Эта логика экзистенциальной пустоты как условие для (мы также можем сказать как «согласие на») нахождения себе защищенного пространства внутри физической и социальной реальности вообще не рассматривается в лирической вселенной Целана, где мертвые находят избавление, только когда сами себе копают могилу «в воздухе». А вот роман Ральфа Эллисона «Невидимка», напротив, следует логике, сходной с логикой Педро. Протагонист получает «блестящий портфель из кожи» в качестве приза на вечеринке, устроенной белыми. Он содержит «официально выглядящий документ»: «стипендию в государственный негритянский колледж». И этот портфель будет сопровождать рассказчика в течение всей его подростковой жизни, а затем в его зигзагообразном движении по черным сообществам Нью-Йорка. Когда ближе к концу романа герой обнаруживает себя между сражающихся банд во время уличных волнений в Гарлеме, он спасается от них, нырнув в черную дыру ниже уровня улицы; отныне его существование оказывается помещено в закрытое пространство. До сих пор он крепко держался за свой портфель; по какой-то странной причине документы в нем и есть предмет желания гонящихся за ним и воюющих между собою противников:
Кто-то крикнул в дыру: – Эй, черный мальчик. Выходи. Нам надо посмотреть, что в портфеле.
– Давай вниз и поймай меня, – сказал я.
– Что в портфеле?
– Ты, – сказал я, внезапно засмеявшись. – Ну и что теперь ты думаешь об этом?
– Я?
– Все вы, – сказал я.
– Ты сумасшедший, – сказал он.
– И все же вы все у меня в портфеле!
– Чего ты украл-то?
– Не видишь? – сказал я. – Зажги спичку![165]

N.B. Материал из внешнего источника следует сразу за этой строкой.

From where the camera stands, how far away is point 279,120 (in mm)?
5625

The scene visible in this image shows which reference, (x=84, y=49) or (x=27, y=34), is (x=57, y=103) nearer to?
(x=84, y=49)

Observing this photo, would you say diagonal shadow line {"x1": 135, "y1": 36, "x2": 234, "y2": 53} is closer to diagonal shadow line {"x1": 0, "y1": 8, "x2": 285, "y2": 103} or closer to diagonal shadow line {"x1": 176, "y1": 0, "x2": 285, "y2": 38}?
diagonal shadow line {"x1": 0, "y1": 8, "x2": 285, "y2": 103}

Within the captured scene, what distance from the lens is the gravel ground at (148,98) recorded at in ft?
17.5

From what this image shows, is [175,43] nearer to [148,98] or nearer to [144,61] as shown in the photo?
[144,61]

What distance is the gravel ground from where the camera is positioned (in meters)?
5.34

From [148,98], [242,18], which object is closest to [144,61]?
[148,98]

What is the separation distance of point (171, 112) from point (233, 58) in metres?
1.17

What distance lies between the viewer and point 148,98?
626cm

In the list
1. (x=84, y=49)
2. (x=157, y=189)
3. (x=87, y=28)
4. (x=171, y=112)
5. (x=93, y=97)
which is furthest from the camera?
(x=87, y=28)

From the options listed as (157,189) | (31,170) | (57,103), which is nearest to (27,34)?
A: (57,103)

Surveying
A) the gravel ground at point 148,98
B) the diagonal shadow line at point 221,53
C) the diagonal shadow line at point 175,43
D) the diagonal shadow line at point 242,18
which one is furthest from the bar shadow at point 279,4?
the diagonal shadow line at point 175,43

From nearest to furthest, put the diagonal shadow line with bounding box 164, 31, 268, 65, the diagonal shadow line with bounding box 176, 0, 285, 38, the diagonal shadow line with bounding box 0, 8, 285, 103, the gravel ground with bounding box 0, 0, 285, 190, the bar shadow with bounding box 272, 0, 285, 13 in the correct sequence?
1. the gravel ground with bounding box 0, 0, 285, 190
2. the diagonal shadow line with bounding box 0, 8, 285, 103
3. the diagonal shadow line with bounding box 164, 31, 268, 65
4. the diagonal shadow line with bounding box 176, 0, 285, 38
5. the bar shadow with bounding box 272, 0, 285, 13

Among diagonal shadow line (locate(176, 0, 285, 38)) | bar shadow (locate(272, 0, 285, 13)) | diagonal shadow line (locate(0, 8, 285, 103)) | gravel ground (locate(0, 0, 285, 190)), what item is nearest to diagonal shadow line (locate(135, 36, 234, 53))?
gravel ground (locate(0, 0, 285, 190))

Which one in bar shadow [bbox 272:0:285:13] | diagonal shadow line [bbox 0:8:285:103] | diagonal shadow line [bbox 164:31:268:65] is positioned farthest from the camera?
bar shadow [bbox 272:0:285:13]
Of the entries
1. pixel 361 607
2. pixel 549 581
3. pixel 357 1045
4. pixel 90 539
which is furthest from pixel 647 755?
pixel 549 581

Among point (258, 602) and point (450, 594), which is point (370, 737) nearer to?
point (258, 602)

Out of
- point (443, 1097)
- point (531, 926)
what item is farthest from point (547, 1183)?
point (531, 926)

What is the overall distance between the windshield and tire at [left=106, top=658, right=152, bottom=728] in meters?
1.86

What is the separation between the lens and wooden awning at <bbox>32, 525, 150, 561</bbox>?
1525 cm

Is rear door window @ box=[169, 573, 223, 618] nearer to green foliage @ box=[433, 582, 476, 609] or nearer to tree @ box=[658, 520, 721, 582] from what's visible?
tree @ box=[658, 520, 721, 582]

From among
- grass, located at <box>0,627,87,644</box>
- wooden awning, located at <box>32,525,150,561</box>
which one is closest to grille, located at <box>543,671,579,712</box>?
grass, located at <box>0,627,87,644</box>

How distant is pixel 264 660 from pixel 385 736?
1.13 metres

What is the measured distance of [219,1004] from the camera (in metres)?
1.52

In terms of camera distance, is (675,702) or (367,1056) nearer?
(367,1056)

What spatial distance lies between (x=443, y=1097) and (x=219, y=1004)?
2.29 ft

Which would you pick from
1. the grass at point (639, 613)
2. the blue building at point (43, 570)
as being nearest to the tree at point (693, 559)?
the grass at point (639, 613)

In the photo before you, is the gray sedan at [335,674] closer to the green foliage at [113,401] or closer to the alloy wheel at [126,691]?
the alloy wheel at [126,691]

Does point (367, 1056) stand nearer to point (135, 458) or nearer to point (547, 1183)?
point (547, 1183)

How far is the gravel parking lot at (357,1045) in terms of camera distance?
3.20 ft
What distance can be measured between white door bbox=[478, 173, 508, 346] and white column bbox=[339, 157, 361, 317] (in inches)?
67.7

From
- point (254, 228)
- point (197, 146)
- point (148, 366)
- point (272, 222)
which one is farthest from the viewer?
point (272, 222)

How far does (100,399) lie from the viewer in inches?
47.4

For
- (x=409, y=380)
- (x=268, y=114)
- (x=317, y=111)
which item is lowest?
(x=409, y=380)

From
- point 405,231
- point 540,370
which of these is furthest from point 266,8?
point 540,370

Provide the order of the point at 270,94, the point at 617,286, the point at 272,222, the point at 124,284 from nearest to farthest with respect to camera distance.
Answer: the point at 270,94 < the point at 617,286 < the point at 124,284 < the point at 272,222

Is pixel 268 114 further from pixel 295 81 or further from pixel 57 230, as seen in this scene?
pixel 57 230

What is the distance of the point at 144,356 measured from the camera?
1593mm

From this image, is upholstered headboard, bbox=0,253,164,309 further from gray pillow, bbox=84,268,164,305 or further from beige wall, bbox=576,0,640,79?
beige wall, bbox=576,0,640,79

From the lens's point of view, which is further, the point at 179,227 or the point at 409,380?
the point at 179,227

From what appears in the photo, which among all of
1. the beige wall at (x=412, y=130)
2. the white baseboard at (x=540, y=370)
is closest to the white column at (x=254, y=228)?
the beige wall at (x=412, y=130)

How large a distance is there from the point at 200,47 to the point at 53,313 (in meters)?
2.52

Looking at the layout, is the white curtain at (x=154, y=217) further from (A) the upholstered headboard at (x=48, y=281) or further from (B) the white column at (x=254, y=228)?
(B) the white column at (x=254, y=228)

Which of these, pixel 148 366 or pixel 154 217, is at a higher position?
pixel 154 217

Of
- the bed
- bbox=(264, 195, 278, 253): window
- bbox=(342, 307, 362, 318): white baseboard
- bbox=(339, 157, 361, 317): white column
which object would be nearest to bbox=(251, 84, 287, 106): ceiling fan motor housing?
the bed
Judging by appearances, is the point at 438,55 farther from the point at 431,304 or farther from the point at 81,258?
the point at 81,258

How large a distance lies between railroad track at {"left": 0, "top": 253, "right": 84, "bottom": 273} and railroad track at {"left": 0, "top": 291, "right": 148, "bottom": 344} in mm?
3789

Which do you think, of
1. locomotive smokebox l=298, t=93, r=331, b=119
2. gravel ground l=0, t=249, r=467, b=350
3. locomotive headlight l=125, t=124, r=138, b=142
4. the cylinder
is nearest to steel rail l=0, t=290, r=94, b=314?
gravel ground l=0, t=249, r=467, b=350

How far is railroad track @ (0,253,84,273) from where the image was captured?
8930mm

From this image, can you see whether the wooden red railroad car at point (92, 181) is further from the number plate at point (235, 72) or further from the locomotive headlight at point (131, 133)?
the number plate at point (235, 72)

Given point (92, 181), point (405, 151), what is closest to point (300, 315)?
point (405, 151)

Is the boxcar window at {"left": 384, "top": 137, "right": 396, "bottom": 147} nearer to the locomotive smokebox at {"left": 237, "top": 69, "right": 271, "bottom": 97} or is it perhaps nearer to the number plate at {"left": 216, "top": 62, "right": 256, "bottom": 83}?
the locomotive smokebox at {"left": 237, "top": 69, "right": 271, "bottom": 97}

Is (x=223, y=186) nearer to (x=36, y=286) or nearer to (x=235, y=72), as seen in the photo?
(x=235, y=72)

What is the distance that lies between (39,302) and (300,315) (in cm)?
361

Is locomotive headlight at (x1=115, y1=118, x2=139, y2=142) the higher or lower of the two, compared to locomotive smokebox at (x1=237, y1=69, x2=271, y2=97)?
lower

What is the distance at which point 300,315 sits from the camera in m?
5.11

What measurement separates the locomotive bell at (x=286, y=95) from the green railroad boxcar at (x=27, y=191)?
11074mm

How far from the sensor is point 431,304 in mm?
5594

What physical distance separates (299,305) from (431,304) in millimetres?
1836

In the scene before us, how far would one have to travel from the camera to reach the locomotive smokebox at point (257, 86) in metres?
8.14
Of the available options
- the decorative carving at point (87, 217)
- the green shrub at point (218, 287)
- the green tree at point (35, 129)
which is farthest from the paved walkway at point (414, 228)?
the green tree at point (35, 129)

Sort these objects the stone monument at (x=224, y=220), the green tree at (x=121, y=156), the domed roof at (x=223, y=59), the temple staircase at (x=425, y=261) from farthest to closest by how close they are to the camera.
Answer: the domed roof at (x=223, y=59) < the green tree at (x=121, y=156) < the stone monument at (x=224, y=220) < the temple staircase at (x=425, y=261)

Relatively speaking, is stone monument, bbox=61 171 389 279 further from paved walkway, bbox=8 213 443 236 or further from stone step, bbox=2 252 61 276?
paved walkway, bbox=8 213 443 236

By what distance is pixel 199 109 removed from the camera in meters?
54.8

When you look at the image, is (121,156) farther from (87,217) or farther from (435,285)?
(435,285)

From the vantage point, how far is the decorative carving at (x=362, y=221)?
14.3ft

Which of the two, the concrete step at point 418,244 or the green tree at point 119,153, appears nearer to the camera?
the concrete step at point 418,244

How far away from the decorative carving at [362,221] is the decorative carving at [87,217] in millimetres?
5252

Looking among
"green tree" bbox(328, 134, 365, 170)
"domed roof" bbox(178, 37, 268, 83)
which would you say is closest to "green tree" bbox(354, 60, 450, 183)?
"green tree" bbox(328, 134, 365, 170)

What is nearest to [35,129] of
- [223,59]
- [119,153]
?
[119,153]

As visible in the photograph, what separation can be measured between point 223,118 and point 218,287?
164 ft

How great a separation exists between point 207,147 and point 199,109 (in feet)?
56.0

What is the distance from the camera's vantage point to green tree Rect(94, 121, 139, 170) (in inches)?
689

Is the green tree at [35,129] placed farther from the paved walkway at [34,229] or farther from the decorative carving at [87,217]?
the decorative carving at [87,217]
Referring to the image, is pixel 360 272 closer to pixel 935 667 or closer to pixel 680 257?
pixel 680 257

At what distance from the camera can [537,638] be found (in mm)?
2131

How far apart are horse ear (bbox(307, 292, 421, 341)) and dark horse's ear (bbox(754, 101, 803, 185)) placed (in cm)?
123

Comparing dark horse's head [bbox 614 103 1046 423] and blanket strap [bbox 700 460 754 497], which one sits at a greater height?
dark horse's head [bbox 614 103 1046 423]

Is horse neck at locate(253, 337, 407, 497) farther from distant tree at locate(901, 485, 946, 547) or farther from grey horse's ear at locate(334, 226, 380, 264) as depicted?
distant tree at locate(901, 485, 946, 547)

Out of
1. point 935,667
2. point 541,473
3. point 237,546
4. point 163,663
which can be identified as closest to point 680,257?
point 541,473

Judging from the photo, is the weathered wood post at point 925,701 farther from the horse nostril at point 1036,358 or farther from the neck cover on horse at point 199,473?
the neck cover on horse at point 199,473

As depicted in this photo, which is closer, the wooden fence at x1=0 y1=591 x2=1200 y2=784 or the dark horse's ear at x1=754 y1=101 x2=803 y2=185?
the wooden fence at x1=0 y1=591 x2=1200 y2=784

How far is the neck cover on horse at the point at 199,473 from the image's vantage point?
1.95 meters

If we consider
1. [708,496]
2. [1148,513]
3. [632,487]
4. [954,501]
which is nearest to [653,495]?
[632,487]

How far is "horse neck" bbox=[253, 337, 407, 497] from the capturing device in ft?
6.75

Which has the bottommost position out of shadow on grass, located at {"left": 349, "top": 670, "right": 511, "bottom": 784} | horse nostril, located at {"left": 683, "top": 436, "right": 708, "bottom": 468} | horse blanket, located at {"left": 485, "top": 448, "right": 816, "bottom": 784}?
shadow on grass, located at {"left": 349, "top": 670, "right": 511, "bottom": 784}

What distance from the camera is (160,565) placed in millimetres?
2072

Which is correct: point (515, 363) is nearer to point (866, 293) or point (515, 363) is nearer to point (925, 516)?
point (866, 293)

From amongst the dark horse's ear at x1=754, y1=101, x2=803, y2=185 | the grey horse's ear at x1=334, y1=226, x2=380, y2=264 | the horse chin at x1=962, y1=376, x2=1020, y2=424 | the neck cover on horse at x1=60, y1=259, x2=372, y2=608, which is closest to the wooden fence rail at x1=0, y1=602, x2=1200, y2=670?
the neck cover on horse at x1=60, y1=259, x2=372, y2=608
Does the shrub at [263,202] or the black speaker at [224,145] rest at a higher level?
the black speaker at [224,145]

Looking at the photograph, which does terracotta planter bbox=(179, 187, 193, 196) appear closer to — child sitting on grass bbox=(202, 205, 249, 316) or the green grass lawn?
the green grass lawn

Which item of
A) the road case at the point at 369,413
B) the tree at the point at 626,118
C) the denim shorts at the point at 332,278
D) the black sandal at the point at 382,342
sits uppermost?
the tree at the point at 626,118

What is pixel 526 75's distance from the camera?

После долгой ночи, проведенной в попытках смастерить импровизированный факел, герой начинает сжигать один за другим документы из своего портфеля: «Была лишь одна вещь, единственная вещь, которую можно было сделать, если нужно было сделать факел. Мне нужно было открыть портфель. Там была единственная бумага, которая у меня имелась»[166]. Когда рассказчик сжигает все бумаги, он теряет свою идентичность. Он становится воистину «невидимым человеком» и выполняет, как Педро, условие пустоты, которое поставил ему город. Эта пустота также необходима ему, чтобы остаться в защищенном пространстве:
Уходя в подполье, я стер все, кроме своего разума, разума. А разум, который задумал план жизни, никогда не должен упускать из виду тот хаос, против которого эта форма и была поставлена. Это относится как к обществам, так и к индивидам. Так, потратив усилия, чтобы придать какую-то форму тому хаосу, что живет внутри всех форм ваших убеждений, всей вашей как бы уверенности, я теперь должен выйти, я должен явиться на свет ‹…› И думаю, сейчас самое время сделать это, будь оно проклято. Даже с гибернацией можно переборщить, если подумать. Возможно, это и есть мое самое большое социальное преступление – я пересидел в своей гибернации, поскольку существует вероятность, что даже невидимый человек обладает социально-ответственной ролью.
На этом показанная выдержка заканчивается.